WEKA helps Contextual AI get rid of chatbot hallucinations

Contextual AI is using WEKA’s Data Platform parallel filesystem software to speed AI training runs as it develops counter-hallucinatory retrieval augmented generation (RAG) 2.0 software.

Contextual AI’s CEO and co-founder Douwe Kiela was part of the team that pioneered RAG at Facebook AI Research (FAIR) in 2020, by augmenting a language model with a retriever to access data from external sources (e.g. Wikipedia, Google, internal company documents). 

A typical RAG system uses a frozen off-the-shelf model for embeddings, a vector database for retrieval, and a blackbox language model for generation, stitched together through prompting or an orchestration framework. And it can be unreliable, producing misleading, innacurate and false responses (hallucinations).

Kiela and his team are developing RAG 2.0 to address what Contextual says are the inherent challenges with the original RAG system. RAG 2.0 end-to-end optimizes the language model and retriever as a single system, we’re told. It pretrains, fine-tunes, and aligns with human feedback (RLHF – Reinforcement learning from human feedback) all components as a single integrated system, back-propagating through both the language model and the retriever to maximize performance.

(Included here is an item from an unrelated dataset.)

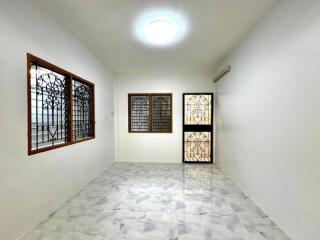 Minimalistic living room with marble flooring and large windows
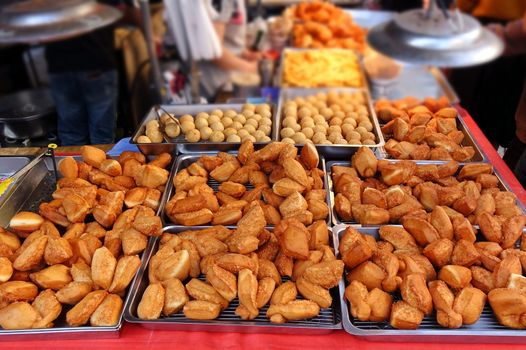 A market stall sells deep fried Chinese bread buns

Contextual founders CEO Douwe Kiela (left) and CTO Amanpreet Singh (right)

Contextual claims: “Using RAG 2.0, we’ve created our first set of Contextual Language Models (CLMs), which achieve state-of-the-art performance on a wide variety of industry benchmarks. CLMs outperform strong RAG baselines based on GPT-4 and the best open-source models by a large margin, according to our research and our customers.”

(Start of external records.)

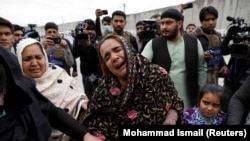 An Afghan Sikh woman mourns for her relatives near the site of an attack in Kabul on March 25.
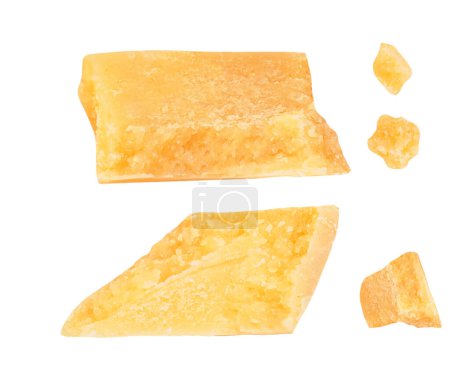 Téléchargez les photos : Pieces of parmesan cheese isolated on white background. Hard mature cheese Parmesan, Parmigiano in rough cubes top view, flat lay - en image libre de droit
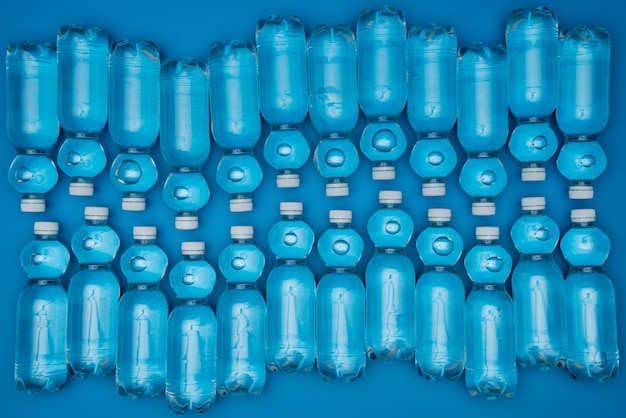 Bovenaanzicht van plastic waterflessen geïsoleerd op blauw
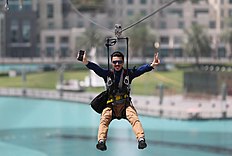 In this April 9, 2016 photo, a man enjoys an urban zip line attraction фото (photo)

It produced test results by comparing its Contextual Language Models (CLMs) with frozen RAG systems across a variety of axes: 

  • Open domain question answering: Contextualizes the canonical Natural Questions (NQ) and TriviaQA datasets to test each model’s ability to correctly retrieve relevant knowledge and accurately generate an answer. It also evaluates models on the HotpotQA (HPQA) dataset in the single-step retrieval setting. All datasets use the exact match (EM) metric.
  • Faithfulness: HaluEvalQA and TruthfulQA are used to measure each model’s ability to remain grounded in retrieved evidence and hallucinations.
  • Freshness: It measures the ability of each RAG system to generalize to changing world knowledge using a web search index and showing accuracy on the recent FreshQA benchmark.

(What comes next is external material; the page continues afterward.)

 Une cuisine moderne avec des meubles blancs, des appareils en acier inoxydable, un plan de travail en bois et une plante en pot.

Each of these axes is important for building production-grade RAG systems, Contextual says. CLMs significantly improve performance over a variety of strong frozen RAG systems built using GPT-4 or state-of-the-art open source models like Mixtral.

Contextual builds its large language model (LLM) on the Google Cloud, with a training environment consisting of A3 VMs featuring NVIDIA H100 Tensor Core GPUs, and runs it there. It originally used Google’s Filestore but this wasn’t fast enough and nor did it scale to the extent required, it said.  

Its AI training used Python which utilized a large amount of tiny files, causing it to be extremely slow to load files within Google FileStore. Also long model checkpointing times meant the training would stop for up to 5 minutes while the checkpoint was being written. Contextual needed a file store to move data from storage to GPU compute faster, with quicker metadata handling, training run checkpointing, and data preprocessing.

With its consultancy partner Accenture, Contextual looked at alternative filesystems from DDN (Lustre), IBM (Storage Scale) and WEKA (Matrix – now the Data Platform), also checking out local SSDs on the GPU servers, comparing them in a proof-of-concept environment in Google’s Cloud.

We’re told WEKA outperformed Google Filestore, with 212 percent higher aggregate read bandwidth, 497 percent higher aggregate write bandwidth, 212 percent higher aggregate read IOPs, 282 percent higher aggregate write IOPs, 70 percent lower average latency and reducing model checkpoint times by 4x times. None of the other contenders came close to this.

Contextual uses WEKA to manage its 100TB AI training data sets. The WEKA software runs on a 10-node cluster of GCE C2-std-16 VMs, providing a high-performance data layer built on NVMe devices attached to each VM, for a total of 50 TB of flash capacity. The single WEKA namespace extends to an additional 50 TB of Google Object Storage, providing a data lakelet to retain training data sets and the final production models.

Overall Contextual cloud storage costs have dropped by 38 percent per TB, it says, adding that its developers are more productive. Contextual, which was founded in 2023, raised $80 million earlier this month in a Series A round.

There’s more detail about RAG 2.0 and CLMs in a Contextual AI blog which we’ve referenced for this article.